A stunningly gorgeous film touching on relatable depictions of love, loss, and the course of time, in achingly earnest yet maturely understated ways.
The dialogue is well-written and understated to the extent it feels fitting both of the ages of the characters, and of the realism the film is striving for. The score, mostly on piano, is pleasant without being overbearing. The star of the show is the visuals. I feel you could pause on any frame of the film and look upon what could a gorgeous piece in its own right.
The film refrains from getting too on-the-nose with what it’s saying about relationships, love, youth, and the course of time, but the situations and interactions within are so earnest, relatable, and real, that it doesn’t have to.
The great flaw of the film is the terrible, grating, pop song at the end that undercuts so much of what was brilliant about what came before. Gone is all the subtlety, as the singer quite literally explains the thematic points of the story over a montage of clips. It’s ridiculously didactic, childish, and melodramatic.
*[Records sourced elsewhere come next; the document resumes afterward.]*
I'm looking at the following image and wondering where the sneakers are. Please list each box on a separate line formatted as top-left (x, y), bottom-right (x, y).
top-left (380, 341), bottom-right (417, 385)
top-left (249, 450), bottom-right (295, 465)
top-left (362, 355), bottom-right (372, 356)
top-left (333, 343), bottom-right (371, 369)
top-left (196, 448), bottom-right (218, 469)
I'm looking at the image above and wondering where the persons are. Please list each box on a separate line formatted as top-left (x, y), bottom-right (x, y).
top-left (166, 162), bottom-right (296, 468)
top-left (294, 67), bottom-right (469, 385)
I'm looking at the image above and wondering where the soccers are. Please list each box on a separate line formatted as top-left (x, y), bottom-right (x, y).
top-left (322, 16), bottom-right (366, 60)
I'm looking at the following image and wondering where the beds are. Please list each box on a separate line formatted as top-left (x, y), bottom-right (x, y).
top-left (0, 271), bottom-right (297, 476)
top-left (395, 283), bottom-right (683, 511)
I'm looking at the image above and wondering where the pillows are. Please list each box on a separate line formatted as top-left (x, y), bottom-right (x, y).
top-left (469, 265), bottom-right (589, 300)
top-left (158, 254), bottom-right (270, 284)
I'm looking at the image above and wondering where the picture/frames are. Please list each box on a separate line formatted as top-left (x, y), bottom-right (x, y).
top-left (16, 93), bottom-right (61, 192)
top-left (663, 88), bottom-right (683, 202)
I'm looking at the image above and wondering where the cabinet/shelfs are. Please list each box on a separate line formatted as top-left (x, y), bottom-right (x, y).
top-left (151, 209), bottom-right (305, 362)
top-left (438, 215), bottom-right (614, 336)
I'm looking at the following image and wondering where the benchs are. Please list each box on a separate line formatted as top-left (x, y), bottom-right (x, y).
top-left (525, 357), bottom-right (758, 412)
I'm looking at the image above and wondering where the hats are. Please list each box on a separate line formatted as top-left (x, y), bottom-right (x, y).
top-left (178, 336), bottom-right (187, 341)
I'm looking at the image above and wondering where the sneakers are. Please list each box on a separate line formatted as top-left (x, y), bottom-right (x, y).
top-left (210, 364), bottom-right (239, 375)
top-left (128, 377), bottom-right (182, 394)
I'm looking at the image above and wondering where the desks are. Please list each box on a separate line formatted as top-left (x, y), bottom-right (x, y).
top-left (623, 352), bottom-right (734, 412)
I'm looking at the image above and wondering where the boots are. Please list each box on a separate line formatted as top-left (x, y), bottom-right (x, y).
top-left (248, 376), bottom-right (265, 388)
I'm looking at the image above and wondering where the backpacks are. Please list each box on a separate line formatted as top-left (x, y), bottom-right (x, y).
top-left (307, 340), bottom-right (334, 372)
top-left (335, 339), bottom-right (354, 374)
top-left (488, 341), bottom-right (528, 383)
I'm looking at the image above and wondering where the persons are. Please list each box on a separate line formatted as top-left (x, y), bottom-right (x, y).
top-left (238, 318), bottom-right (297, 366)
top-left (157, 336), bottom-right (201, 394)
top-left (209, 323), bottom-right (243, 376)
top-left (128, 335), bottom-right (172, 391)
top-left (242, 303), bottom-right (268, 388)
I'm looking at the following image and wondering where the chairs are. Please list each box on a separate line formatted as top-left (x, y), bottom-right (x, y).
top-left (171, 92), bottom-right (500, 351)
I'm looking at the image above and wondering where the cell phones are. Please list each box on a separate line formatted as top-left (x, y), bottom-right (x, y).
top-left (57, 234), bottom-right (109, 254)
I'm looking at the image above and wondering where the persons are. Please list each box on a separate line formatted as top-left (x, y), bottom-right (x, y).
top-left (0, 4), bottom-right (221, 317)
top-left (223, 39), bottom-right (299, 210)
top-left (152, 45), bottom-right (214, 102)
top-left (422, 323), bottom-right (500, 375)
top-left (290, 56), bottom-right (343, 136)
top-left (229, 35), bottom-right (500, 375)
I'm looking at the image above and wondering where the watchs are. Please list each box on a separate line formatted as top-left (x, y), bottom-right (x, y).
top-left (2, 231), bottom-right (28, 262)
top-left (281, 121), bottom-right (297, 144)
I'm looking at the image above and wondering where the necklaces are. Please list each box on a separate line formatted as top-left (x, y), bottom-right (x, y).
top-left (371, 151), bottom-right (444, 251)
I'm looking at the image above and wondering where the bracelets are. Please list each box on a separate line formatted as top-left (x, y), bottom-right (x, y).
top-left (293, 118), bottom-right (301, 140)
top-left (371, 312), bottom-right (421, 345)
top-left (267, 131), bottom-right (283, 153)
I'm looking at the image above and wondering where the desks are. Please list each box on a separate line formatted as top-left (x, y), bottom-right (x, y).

It truly soured my whole experience with the film. If you just chopped out that infernal song, the film would work so much better.
Still, the triumphs of the film are so sound that even an ending that poor can’t truly undo them. The gorgeous visuals, the restrained writing, the relatable thematics, it’s all excellently done. If only they left it there. I give it three and a half cherry blossoms, and a letter in the wind.